The funds to support this system would be accumulated by negotiating lower payments for pharmaceuticals in US government programmes, most notably the Medicare Part D prescription drug benefit, Baker says.

“If Medicare reduced its payments for prescription drugs to levels comparable to those paid by the Veterans Administration, through a comparable negotiation process, the savings would easily exceed the cost of publicly financing clinical trials,” he claims. “In effect, under this arrangement, the pharmaceutical industry would be compensated for lower drug prices by having the public sector pick up the cost of conducting clinical drug trials.”

While this model is not designed to outlaw privately financed clinical trials, “the lower prices paid by Medicare, and possibly by other government purchasers, would apply to drugs regardless of whether or not the tests were financed through the public system,” Baker observes. “At sharply lower drug prices, it would probably not be profitable for pharmaceutical companies to pay for their own clinical trials.”

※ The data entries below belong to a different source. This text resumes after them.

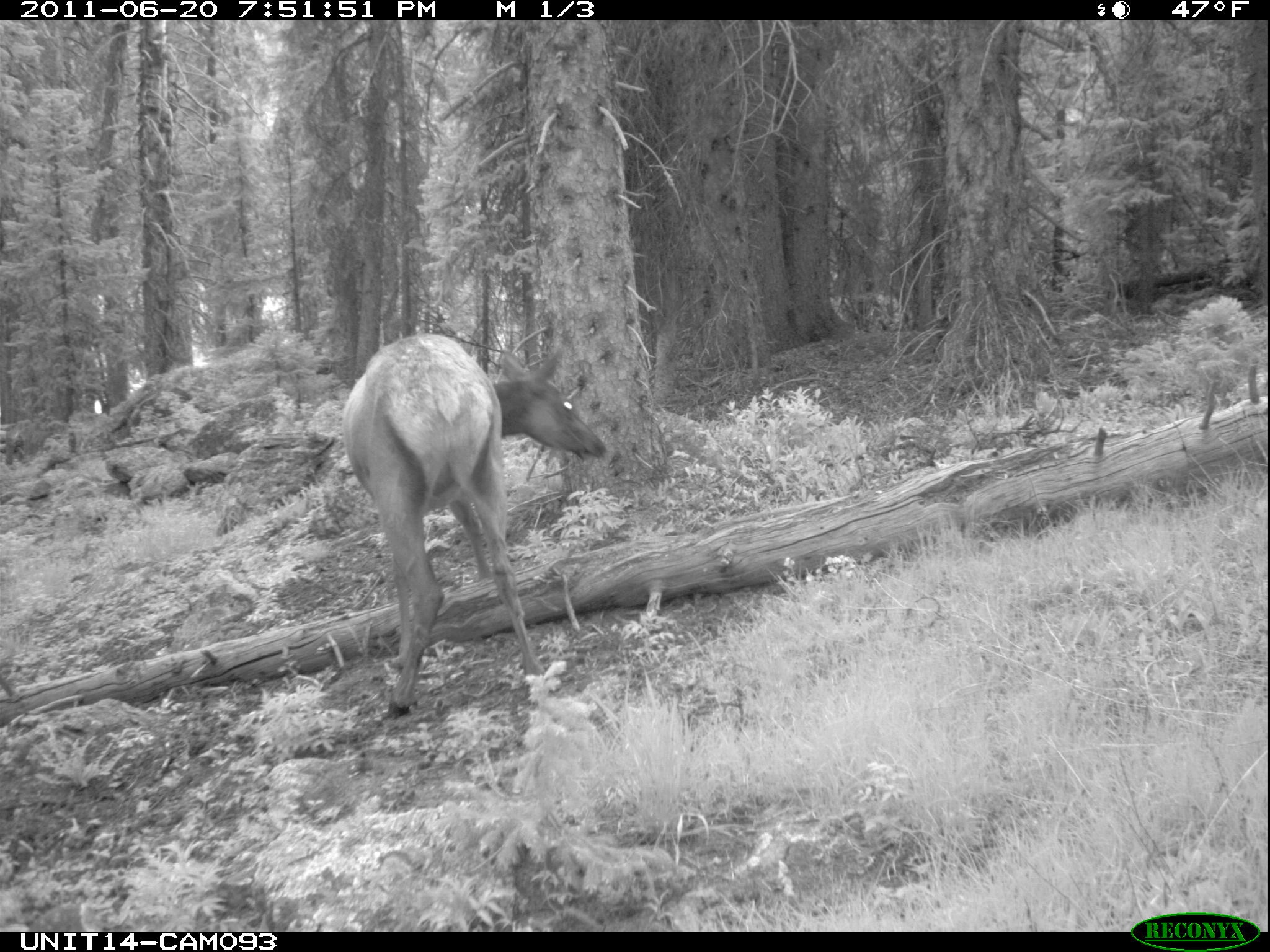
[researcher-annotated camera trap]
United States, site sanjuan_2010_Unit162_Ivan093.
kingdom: Animalia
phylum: Chordata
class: Mammalia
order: Artiodactyla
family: Cervidae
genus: Cervus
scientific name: Cervus elaphus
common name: red deer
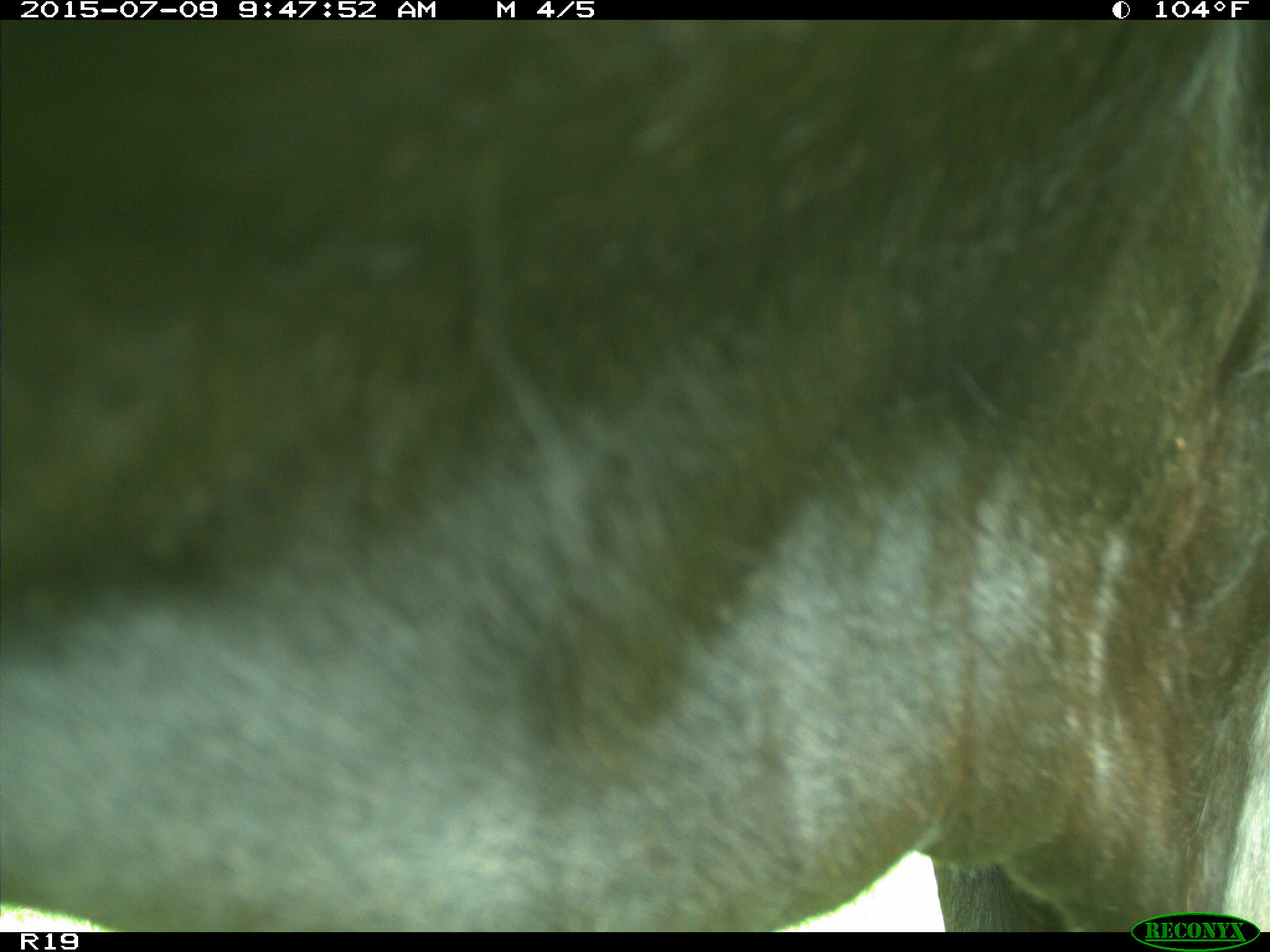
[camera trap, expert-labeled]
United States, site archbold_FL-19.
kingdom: Animalia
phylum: Chordata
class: Mammalia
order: Artiodactyla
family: Bovidae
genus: Bos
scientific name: Bos taurus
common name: domestic cow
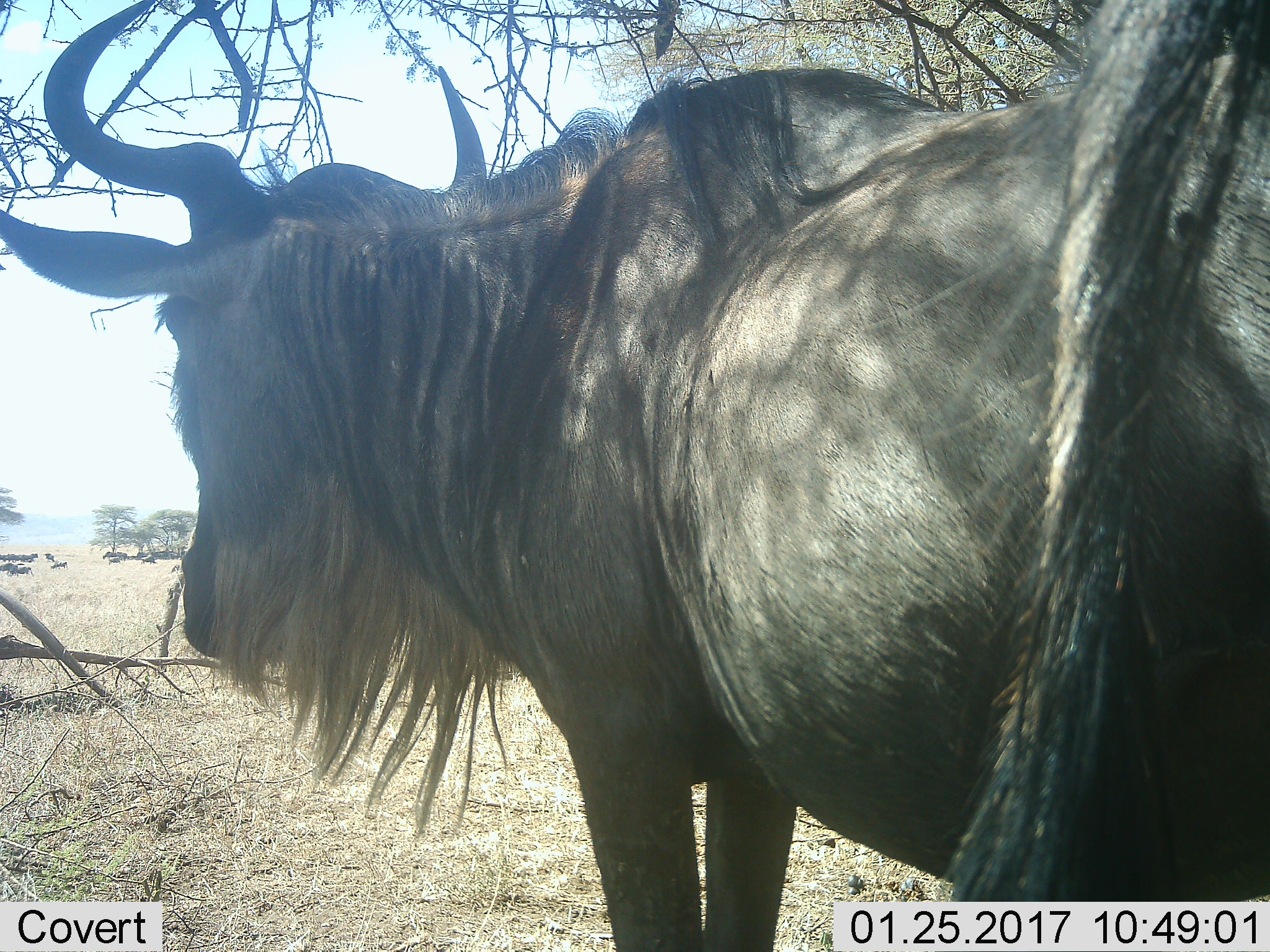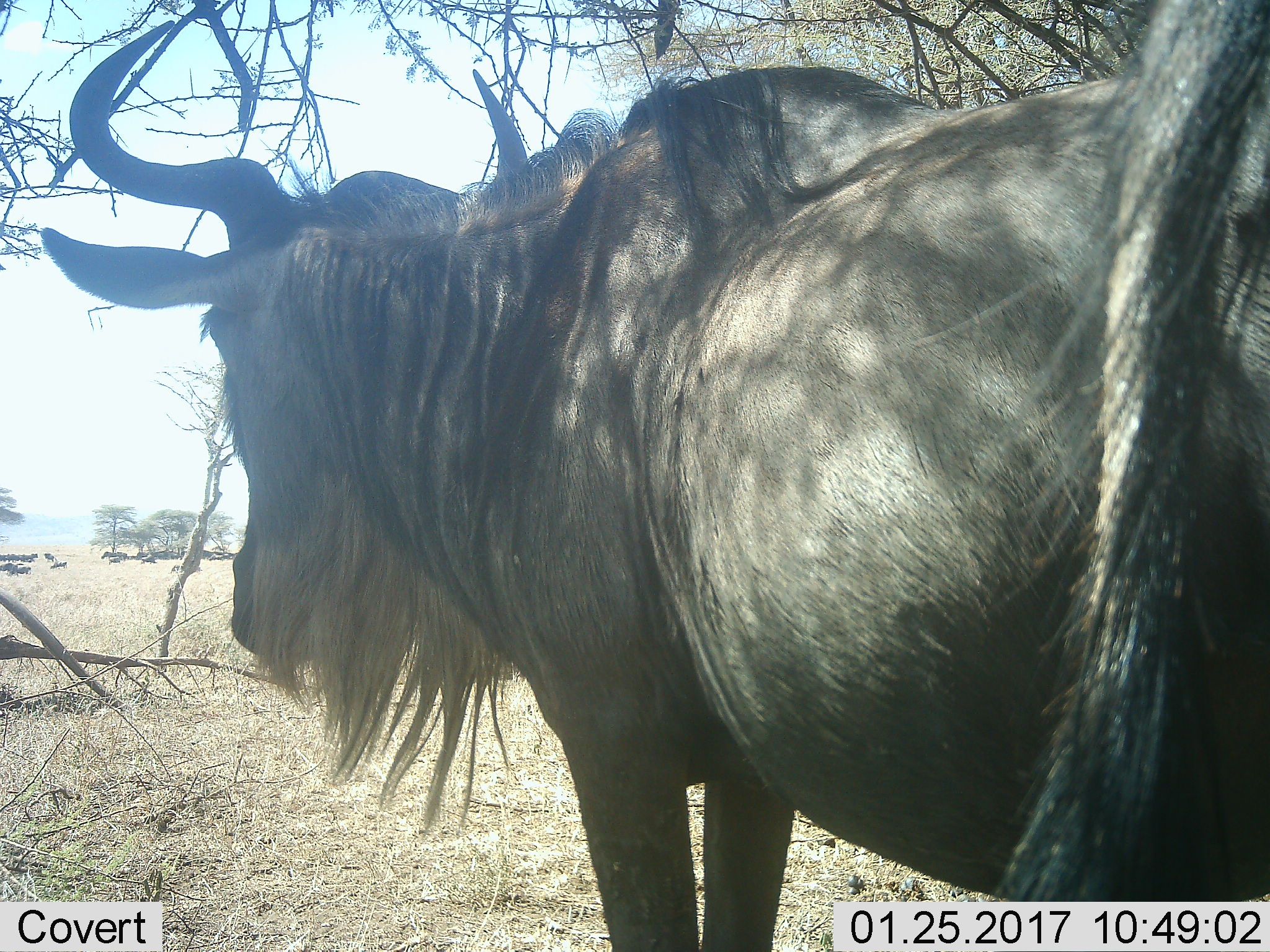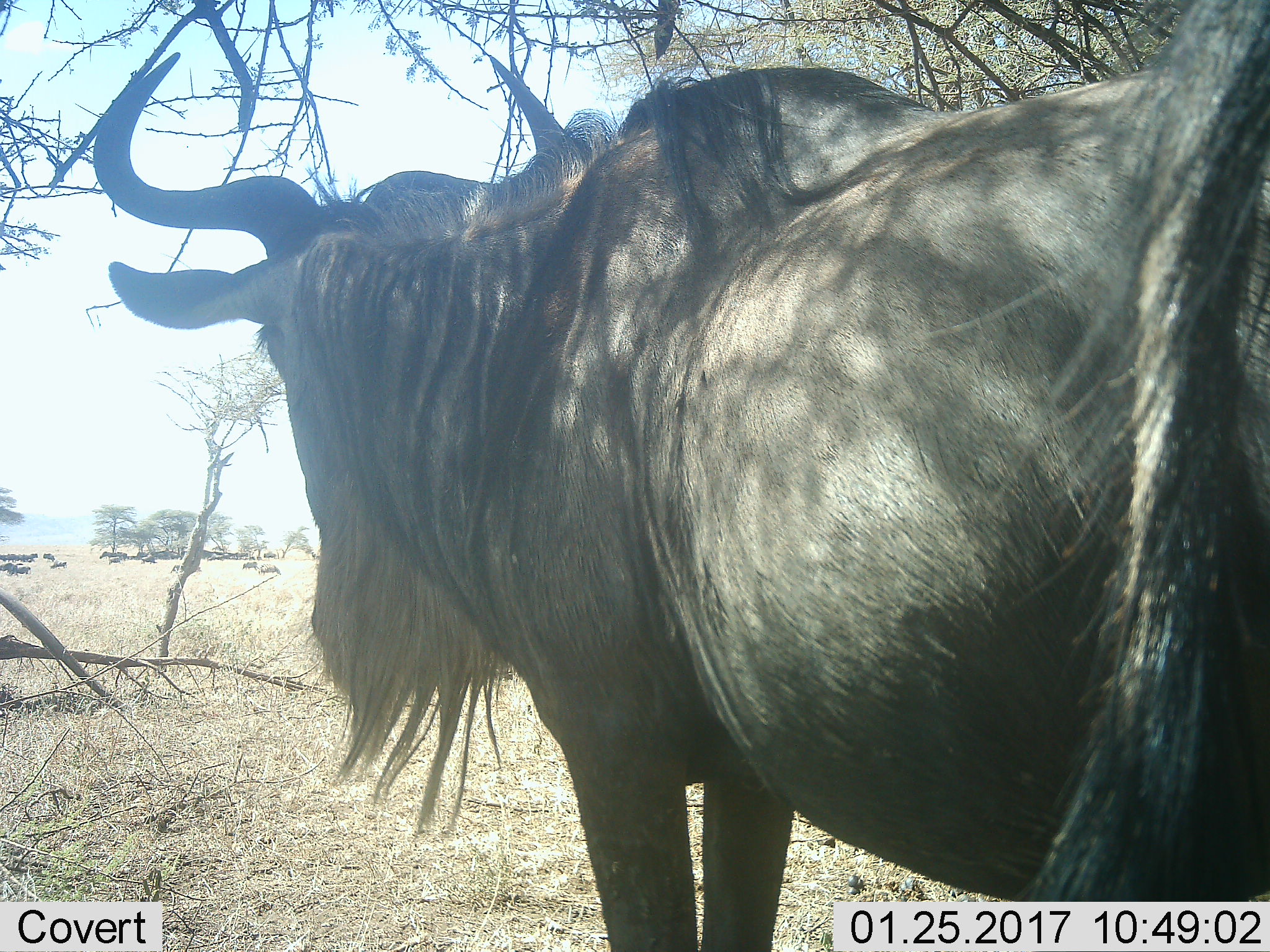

In addition to potential savings of around $50 billion to Medicare over a 10-year period, net of the cost of the trials, from a publicly funded system of clinical testing, Baker foresees the following benefits:

• Eliminating both “the incentive and the opportunity” to conceal evidence that a drug may have harmful side-effects or to exaggerate evidence of its effectiveness.

• Reducing trial costs by removing the incentives to “carry duplicative drugs through the trial process in the hope of recovering sunk research costs” and to overpay participating physicians.
• Research could advance more quickly, as “all the results of trials conducted through a publicly funded system would be immediately and fully disclosed, allowing other researchers to benefit from this information”.
• Getting rid of data exclusivity, a mechanism that is “being used to obtain marketing exclusivity, and therefore raise the price of prescription drugs in many developing countries”.

“The main benefit of this system is that it would eliminate the conflict of interest that is inherent when the party that conducts the trial has a direct financial stake in the outcome,” Baker commented.

“Under plausible assumptions, a system of publicly funded trials can easily be financed by the savings from paying lower prices for prescription drugs through Medicare. In addition, the restructuring of the industry that would follow from publicly funded trials could lead to savings on prescription drugs for the population as a whole, which would lead to substantial efficiency gains for society.”